* HOW TO COMPLETE THIS TASK
Going line by line through the records below, count those with the word "recovering" and give only the count.

(Entries taken from a collection)
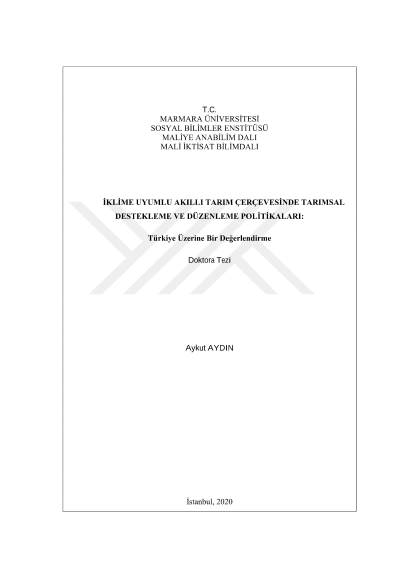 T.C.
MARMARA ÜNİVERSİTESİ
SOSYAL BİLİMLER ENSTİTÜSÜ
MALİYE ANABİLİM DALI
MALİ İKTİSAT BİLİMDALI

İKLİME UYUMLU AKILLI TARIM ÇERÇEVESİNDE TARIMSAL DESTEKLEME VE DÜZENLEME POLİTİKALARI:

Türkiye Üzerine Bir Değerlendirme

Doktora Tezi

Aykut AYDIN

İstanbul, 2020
--
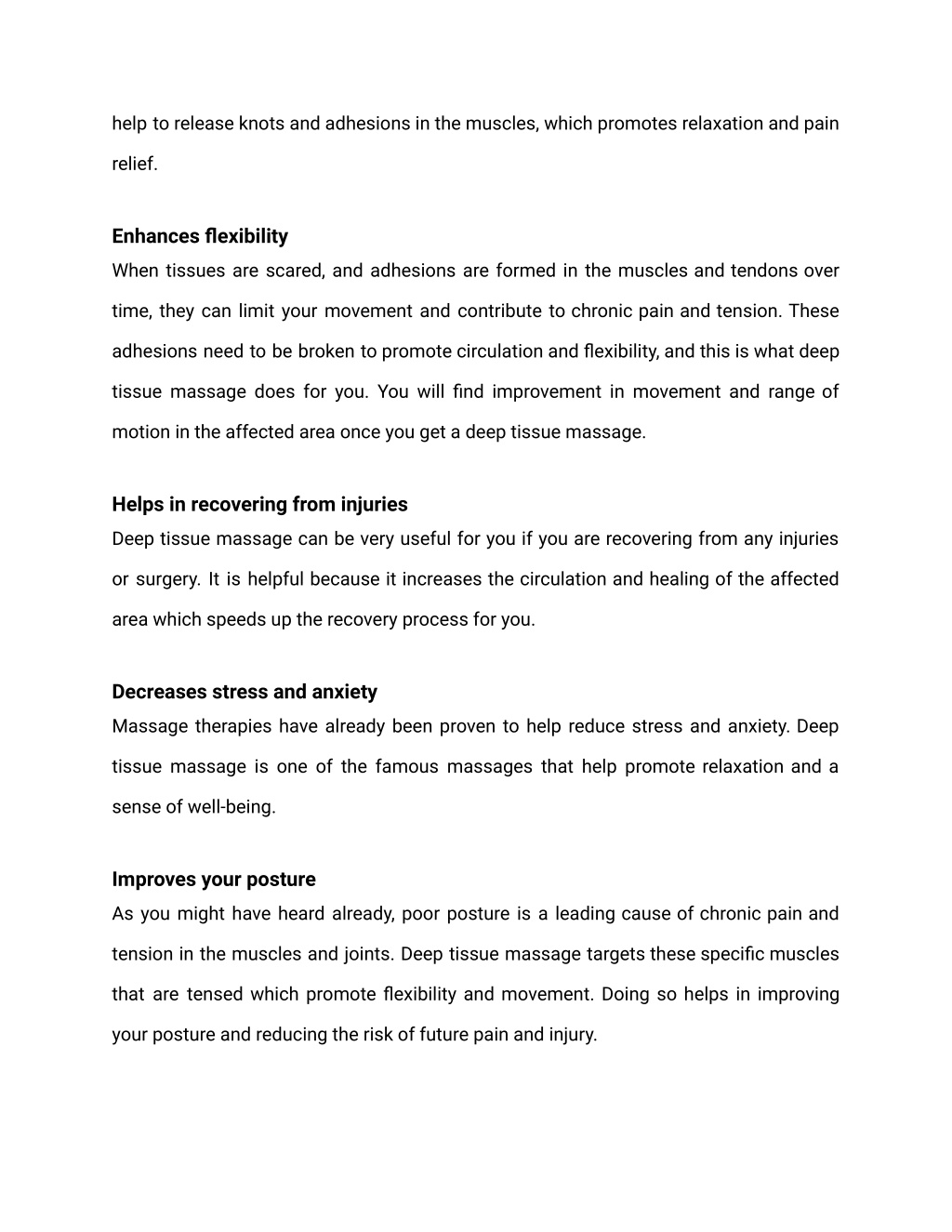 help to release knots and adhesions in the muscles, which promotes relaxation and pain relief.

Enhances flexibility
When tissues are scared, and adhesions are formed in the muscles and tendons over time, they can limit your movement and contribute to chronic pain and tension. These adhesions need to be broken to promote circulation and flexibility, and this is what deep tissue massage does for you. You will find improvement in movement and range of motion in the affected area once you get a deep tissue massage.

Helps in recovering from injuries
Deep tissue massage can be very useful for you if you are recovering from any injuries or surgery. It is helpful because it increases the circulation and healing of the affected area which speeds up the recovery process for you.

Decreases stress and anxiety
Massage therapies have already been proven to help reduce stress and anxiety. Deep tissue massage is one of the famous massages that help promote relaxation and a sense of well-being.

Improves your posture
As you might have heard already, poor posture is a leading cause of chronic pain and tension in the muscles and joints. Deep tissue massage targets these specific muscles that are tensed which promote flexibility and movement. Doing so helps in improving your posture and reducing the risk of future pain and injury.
---
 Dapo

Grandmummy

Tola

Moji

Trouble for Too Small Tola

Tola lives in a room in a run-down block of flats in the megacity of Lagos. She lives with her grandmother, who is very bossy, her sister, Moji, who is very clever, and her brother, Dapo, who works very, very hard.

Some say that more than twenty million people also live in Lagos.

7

* COMPLETED TASK
2